Hurt, Chief Investment Officer of Allianz Global Multi Asset Investment, told First Financial reporters that Japan's macroeconomic environment is full of challenges for the Bank of Japan. The CPI data has stabilized at a high level, with a CPI of 4.3% in August, and the market generally expects inflation to slow down. Meanwhile, salary data is even more complex. Despite the highly anticipated annual salary negotiations in Japan, which aimed to secure a cash income increase of up to 3.58%, the overall average monthly cash income growth rate in August slowed down to 1.3% year-on-year, with an actual year-on-year decrease of 2.5%. Therefore, it is still uncertain whether a benign price wage spiral has formed.
Regarding the Japanese yen, Hutt said that the Bank of Japan seems to be increasingly concerned about the second round of negative effects brought about by the excessive weakness of the yen. From a political perspective, the depreciation of the Japanese yen is becoming increasingly unpopular, but the Bank of Japan has limited policy tools. Hutt holds a moderate and constructive view on the current level of the Japanese yen. Decades of low exchange rates, coupled with market expectations of key interest rates from major central banks around the world peaking, have created appreciation potential for the Japanese yen. However, the spread factor remains extremely negative.
The yield of Japan's benchmark 10-year treasury bond bonds remained near a 10-year high of 0.745% before today's interest rate resolution. After the resolution was issued, it fell slightly to 0.734%. In the United States, after the Federal Reserve released another "hawk" on Thursday, the 10-year US Treasury yield climbed again, breaking through 4.5% for the first time since 2007. The US Japan interest rate spread continued to widen.
When to intervene
At present, the market is most concerned about when the Japanese authorities will intervene in the yen.

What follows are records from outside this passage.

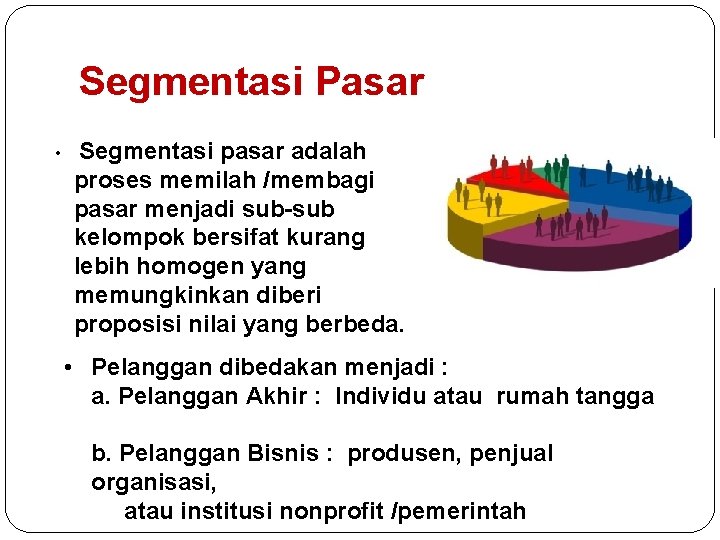 Segmentasi Pasar

• Segmentasi pasar adalah proses memilah /membagi pasar menjadi sub-sub kelompok bersifat kurang lebih homogen yang memungkinkan diberi proposisi nilai yang berbeda.

• Pelanggan dibedakan menjadi :
a. Pelanggan Akhir : Individu atau rumah tangga

b. Pelanggan Bisnis : produsen, penjual organisasi,
atau institusi nonprofit /pemerintah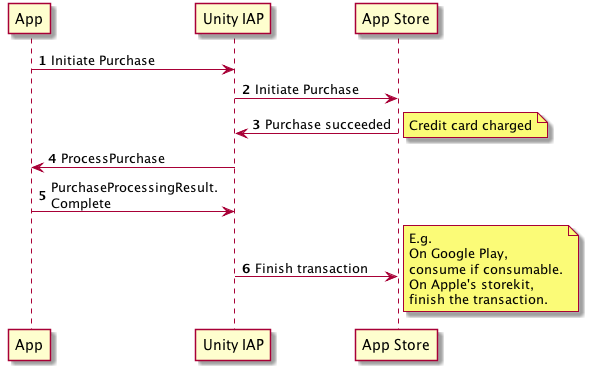 App

Unity IAP

App Store

1 Initiate Purchase

2 Initiate Purchase

3 Purchase succeeded

Credit card charged

4 ProcessPurchase

5 PurchaseProcessingResult.
Complete

6 Finish transaction

E.g.
On Google Play,
consume if consumable.
On Apple's storekit,
finish the transaction.

App

Unity IAP

App Store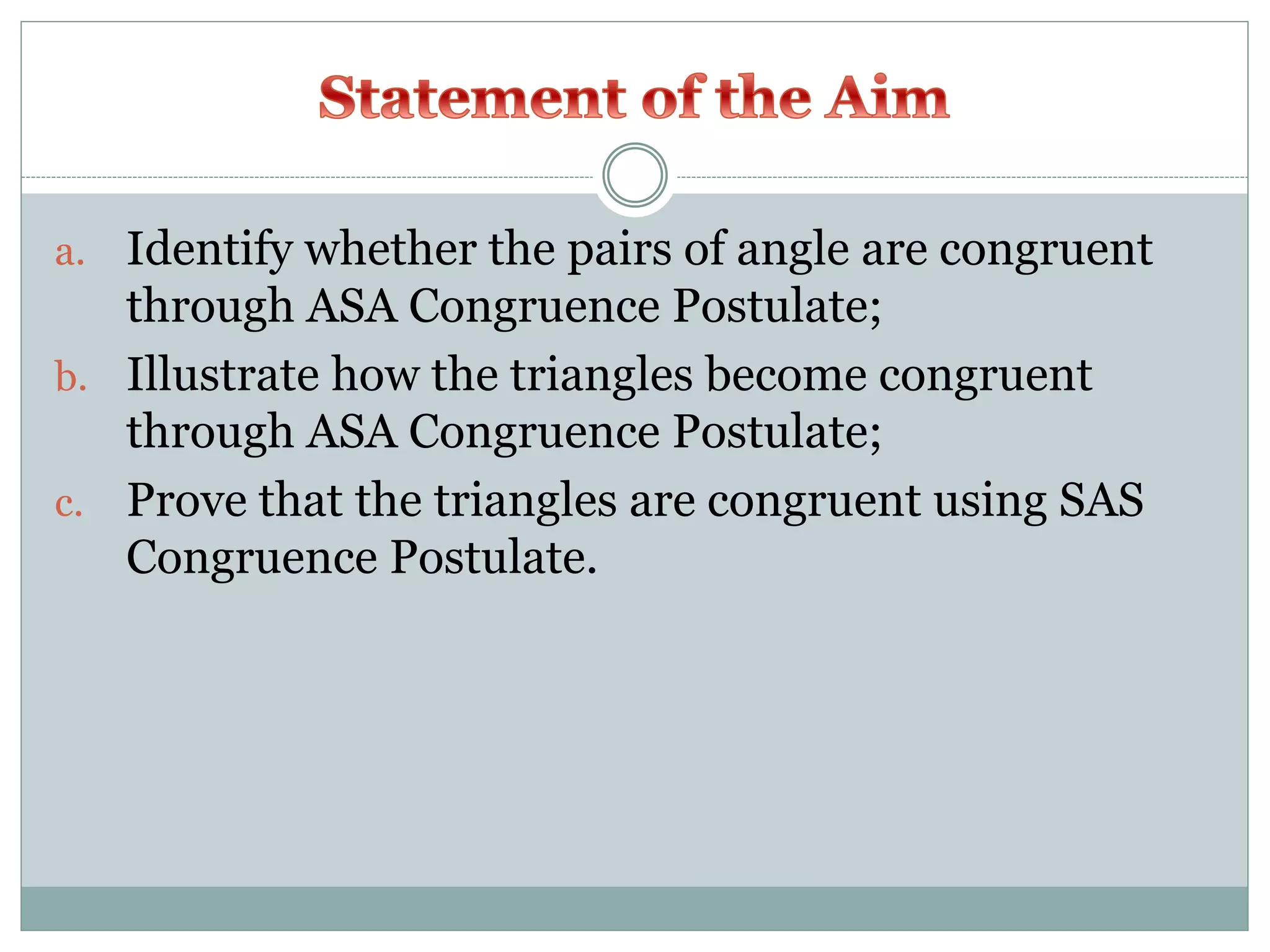 Statement of the Aim

a. Identify whether the pairs of angle are congruent through ASA Congruence Postulate;
b. Illustrate how the triangles become congruent through ASA Congruence Postulate;
c. Prove that the triangles are congruent using SAS Congruence Postulate.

Many market participants believe that the 150 mark will be the trigger point for Japan's intervention measures. John Will, Chief Global Strategist at Nikko Asset Management, said that the Japanese Ministry of Finance is likely to intervene on a large scale at the 150 level because it will find it difficult to tolerate more input inflation pressure.
The statements of Japanese officials are also constantly escalating. Japanese Deputy Finance Minister Makoto Kanda stated on Wednesday that Japanese officials are ready to intervene in the currency market at any time with the support of the United States. Japanese Chief Cabinet Secretary Hiroyoshi Matsuno previously stated that there are no options to prevent excessive foreign exchange fluctuations. On Thursday, US Treasury Secretary Yellen also gave the green light to Japan's intervention in the currency market, stating that "if Japan intervenes in the yen to stabilize exchange rate fluctuations, not to affect exchange rate levels, then this behavior is understandable.".